Al Porto di Civitavecchia la Polizia di Frontiera ha portato a termine un'importante operazione che ha condotto all'arresto di un uomo ricercato a livello internazionale per gravi crimini di guerra commessi durante il conflitto nei territori della ex Jugoslavia.
Si tratta di un cittadino con doppia cittadinanza serbo-croata, 58 anni, destinatario di un mandato di cattura internazionale emesso nel corso del 2026 a seguito di lunghe e complesse indagini condotte dalle autorità croate. L'uomo è accusato di aver partecipato, come membro delle milizie della SAO Kraijina, ad operazioni di pulizia etnica durante la guerra serbo-croata degli anni Novanta.
L'operazione della Polizia di Frontiera
L'arresto è stato il risultato di un'attenta attività di analisi e controllo svolta dagli agenti della Polizia di Frontiera di Civitavecchia sui passeggeri e sui membri degli equipaggi delle navi in transito nello scalo laziale.

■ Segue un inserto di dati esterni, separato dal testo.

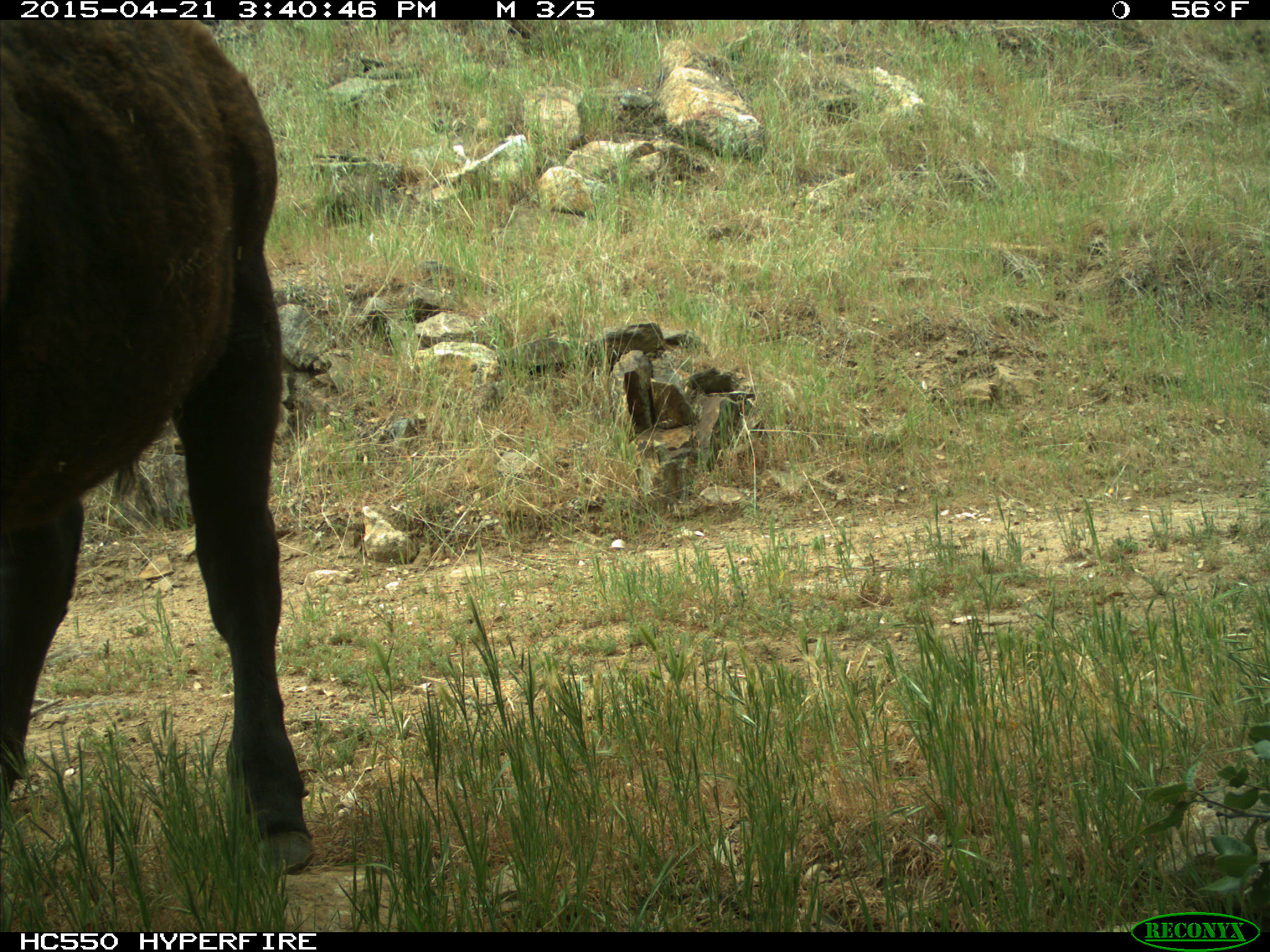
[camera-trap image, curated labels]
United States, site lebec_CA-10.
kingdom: Animalia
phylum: Chordata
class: Mammalia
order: Artiodactyla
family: Bovidae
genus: Bos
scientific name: Bos taurus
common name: domestic cow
Bos taurus (domestic cow).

Secondo quanto ricostruito dagli investigatori, il ricercato si era costruito nel tempo una nuova identità, riuscendo a trovare lavoro come addetto alla sicurezza a bordo di una nave da crociera. In questo modo avrebbe tentato di sfuggire alle ricerche delle autorità croate.
Una volta accertata la sua presenza a bordo, gli agenti sono saliti sulla nave in abiti civili, confondendosi tra i passeggeri. Dopo aver individuato il sospettato, lo hanno bloccato e arrestato senza incidenti.
Le accuse: crimini di guerra e pulizia etnica
Secondo gli atti giudiziari che hanno portato all'emissione del mandato di arresto internazionale, il 58enne avrebbe preso parte alle operazioni militari delle formazioni paramilitari attive nei territori dell'autoproclamata Repubblica Serba di Kraijina durante il conflitto balcanico.
Il mandato di cattura lo indica come responsabile di violenze, deportazioni e uccisioni commesse contro civili croati. Tali azioni sarebbero state finalizzate a costringere la Repubblica di Croazia, proclamata indipendente il 25 giugno 1991, a rinunciare alla propria autonomia dalla Jugoslavia.
Le indagini sostengono inoltre che l'uomo avrebbe partecipato ad operazioni di pulizia etnica che portarono all'uccisione o all'espulsione forzata di migliaia di civili non serbi.
Il ruolo della SAO Kraijina
La SAO Kraijina (Regione Autonoma Serba della Kraijina) fu proclamata all'inizio degli anni Novanta in alcune aree della Croazia a maggioranza serba. Durante la guerra nei Balcani, le milizie legate a questa entità furono coinvolte in numerosi episodi di violenza contro la popolazione civile.
Il Tribunale Penale Internazionale per l'ex Jugoslavia ha in passato definito le azioni di alcuni leader di queste formazioni parte di una "impresa criminale comune", finalizzata alla creazione di uno Stato etnicamente omogeneo.
In attesa dell'estradizione
Dopo una breve permanenza nel carcere di Aurelia, l'uomo è stato trasferito in un'altra struttura penitenziaria. Ora resta in attesa delle decisioni dell'autorità giudiziaria italiana sull'estradizione verso la Croazia, Paese che ha emesso il mandato di arresto europeo.
L'intera operazione è stata coordinata dalla Procura della Repubblica di Civitavecchia, guidata dal procuratore Alberto Liguori.
L'arresto rappresenta un importante risultato nella cooperazione internazionale tra le autorità giudiziarie europee, dimostrando come anche a distanza di decenni i crimini di guerra continuino ad essere perseguiti dalla giustizia.